Aim of the task: Copy out, word for word, the stretch of the data below from the line containing "What does the" through the end of the data.

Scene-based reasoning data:
• • •

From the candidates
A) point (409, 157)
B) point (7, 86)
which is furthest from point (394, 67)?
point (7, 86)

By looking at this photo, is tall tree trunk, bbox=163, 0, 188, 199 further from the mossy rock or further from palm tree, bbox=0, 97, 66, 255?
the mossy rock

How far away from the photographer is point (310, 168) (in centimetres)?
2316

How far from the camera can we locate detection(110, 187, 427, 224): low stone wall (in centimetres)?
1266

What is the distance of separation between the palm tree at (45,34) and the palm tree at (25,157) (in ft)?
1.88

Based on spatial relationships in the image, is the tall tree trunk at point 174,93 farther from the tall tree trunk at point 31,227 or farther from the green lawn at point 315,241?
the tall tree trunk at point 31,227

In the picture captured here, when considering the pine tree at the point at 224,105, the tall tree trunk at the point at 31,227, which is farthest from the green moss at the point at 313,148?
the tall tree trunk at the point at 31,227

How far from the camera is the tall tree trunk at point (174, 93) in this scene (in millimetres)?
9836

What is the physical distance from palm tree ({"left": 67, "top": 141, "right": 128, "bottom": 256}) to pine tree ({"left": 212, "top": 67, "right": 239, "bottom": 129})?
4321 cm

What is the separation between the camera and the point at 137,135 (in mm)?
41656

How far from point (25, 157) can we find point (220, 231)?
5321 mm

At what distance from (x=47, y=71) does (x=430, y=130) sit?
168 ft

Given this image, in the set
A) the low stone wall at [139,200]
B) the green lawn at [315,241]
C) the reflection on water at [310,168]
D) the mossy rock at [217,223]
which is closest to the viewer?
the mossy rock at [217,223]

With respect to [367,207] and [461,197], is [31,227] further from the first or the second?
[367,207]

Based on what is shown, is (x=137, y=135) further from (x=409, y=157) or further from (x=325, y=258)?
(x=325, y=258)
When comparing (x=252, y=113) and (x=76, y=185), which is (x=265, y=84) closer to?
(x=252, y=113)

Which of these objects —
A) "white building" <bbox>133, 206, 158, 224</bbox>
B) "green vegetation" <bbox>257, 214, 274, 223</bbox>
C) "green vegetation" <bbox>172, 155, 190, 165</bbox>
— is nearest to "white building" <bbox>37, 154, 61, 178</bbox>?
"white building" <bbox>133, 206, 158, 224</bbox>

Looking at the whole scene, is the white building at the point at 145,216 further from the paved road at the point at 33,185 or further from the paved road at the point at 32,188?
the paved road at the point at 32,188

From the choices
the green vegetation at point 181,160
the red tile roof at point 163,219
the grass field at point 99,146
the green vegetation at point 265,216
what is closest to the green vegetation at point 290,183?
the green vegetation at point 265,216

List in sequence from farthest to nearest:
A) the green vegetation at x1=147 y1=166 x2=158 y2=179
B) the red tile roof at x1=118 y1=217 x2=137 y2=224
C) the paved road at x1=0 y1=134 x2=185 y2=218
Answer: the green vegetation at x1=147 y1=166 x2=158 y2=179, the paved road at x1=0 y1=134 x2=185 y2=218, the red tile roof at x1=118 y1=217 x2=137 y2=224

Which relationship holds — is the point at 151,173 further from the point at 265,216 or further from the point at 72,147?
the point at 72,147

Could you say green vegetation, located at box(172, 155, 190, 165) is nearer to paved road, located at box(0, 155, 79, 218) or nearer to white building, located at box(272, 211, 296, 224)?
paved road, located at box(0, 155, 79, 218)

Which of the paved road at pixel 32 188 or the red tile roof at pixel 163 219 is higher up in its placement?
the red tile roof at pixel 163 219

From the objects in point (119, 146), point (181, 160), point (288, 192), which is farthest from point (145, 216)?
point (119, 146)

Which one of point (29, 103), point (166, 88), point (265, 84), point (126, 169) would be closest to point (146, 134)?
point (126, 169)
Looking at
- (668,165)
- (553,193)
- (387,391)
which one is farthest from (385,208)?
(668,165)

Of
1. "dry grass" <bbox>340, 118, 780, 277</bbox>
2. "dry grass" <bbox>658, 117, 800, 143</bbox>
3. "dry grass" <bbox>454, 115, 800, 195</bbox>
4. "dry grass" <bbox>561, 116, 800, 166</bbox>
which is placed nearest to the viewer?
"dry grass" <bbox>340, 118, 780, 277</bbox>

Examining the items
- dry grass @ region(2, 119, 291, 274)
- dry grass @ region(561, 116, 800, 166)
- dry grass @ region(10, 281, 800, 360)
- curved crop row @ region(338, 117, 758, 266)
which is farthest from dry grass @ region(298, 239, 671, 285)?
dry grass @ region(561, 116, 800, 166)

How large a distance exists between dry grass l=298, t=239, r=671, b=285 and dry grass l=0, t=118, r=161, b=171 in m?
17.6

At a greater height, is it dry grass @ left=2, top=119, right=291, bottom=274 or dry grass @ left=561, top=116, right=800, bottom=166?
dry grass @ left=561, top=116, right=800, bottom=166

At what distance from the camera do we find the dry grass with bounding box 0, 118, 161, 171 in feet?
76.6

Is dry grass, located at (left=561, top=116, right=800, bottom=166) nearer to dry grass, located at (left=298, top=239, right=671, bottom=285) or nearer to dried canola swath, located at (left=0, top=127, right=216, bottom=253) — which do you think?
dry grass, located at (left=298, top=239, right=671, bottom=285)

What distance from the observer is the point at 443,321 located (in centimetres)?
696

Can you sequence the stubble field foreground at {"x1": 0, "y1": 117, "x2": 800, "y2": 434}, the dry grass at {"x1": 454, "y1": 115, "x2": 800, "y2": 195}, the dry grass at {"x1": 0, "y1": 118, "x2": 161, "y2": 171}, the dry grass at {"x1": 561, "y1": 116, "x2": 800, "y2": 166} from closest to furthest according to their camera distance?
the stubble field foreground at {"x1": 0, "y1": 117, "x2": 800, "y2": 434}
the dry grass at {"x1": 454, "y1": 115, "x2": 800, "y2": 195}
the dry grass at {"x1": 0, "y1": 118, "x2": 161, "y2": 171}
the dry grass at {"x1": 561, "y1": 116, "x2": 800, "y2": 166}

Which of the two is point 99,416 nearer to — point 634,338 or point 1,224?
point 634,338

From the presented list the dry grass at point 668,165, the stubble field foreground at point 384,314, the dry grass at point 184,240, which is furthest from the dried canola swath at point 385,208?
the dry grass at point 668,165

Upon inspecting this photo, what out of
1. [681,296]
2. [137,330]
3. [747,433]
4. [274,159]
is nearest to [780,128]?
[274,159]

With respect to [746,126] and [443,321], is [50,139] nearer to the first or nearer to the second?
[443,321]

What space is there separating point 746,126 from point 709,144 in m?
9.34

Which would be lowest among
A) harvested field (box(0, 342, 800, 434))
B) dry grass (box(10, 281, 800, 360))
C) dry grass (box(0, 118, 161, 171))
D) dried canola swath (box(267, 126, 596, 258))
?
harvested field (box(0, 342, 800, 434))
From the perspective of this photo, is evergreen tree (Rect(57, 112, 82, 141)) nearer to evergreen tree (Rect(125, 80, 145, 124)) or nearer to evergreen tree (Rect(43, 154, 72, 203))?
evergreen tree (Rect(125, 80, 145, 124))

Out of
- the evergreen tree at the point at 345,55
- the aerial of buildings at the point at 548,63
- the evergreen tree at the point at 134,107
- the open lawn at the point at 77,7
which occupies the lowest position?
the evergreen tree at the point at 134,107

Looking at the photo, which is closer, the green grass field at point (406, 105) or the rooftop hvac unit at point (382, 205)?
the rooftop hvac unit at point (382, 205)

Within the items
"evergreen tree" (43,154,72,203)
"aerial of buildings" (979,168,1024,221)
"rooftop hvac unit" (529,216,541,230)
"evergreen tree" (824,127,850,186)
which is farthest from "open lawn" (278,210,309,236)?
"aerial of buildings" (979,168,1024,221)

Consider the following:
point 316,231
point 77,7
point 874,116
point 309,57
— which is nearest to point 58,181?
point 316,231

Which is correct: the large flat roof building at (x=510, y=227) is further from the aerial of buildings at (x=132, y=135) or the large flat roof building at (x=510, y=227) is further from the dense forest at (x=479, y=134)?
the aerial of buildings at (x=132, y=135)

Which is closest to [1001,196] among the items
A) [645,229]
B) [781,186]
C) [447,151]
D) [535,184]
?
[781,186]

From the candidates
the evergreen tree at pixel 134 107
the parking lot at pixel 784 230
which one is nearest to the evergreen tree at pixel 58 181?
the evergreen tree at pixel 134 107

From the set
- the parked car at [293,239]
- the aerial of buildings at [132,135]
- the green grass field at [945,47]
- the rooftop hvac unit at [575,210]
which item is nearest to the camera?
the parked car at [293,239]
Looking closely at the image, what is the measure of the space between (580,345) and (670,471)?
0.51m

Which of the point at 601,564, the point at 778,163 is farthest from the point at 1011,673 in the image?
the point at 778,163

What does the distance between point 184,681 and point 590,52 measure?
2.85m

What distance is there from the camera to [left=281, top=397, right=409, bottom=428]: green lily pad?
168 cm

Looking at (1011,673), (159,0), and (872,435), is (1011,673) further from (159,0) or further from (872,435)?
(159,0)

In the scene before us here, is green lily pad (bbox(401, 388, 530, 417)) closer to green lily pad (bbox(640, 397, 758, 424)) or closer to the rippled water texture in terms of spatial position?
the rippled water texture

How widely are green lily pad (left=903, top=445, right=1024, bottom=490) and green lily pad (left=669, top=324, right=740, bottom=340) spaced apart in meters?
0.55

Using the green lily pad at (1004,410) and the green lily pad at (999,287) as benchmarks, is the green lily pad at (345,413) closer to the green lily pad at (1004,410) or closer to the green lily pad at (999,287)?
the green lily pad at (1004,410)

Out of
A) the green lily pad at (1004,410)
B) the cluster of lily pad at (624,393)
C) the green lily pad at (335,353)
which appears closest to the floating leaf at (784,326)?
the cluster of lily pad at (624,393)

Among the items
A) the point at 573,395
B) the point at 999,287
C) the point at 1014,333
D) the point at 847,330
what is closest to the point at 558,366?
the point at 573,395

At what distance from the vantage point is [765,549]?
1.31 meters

• • •

Answer for the task:
What does the distance between point 184,681 and point 590,52 measure?
2.85m

What distance is there from the camera to [left=281, top=397, right=409, bottom=428]: green lily pad?
168 cm

Looking at (1011,673), (159,0), and (872,435), is (1011,673) further from (159,0) or further from (872,435)?
(159,0)

In the scene before us here, is green lily pad (bbox(401, 388, 530, 417)) closer to green lily pad (bbox(640, 397, 758, 424)) or closer to the rippled water texture in terms of spatial position?
the rippled water texture

How widely are green lily pad (left=903, top=445, right=1024, bottom=490) and green lily pad (left=669, top=324, right=740, bottom=340) spaced apart in meters?
0.55

Using the green lily pad at (1004,410) and the green lily pad at (999,287) as benchmarks, is the green lily pad at (345,413) closer to the green lily pad at (1004,410) or closer to the green lily pad at (999,287)?
the green lily pad at (1004,410)

Out of
A) the green lily pad at (1004,410)
B) the cluster of lily pad at (624,393)
C) the green lily pad at (335,353)
which appears closest to the floating leaf at (784,326)?
the cluster of lily pad at (624,393)

Among the items
A) the point at 573,395
B) the point at 999,287
C) the point at 1014,333
D) the point at 847,330
what is closest to the point at 558,366?
the point at 573,395

At what distance from the vantage point is [765,549]?
1.31 meters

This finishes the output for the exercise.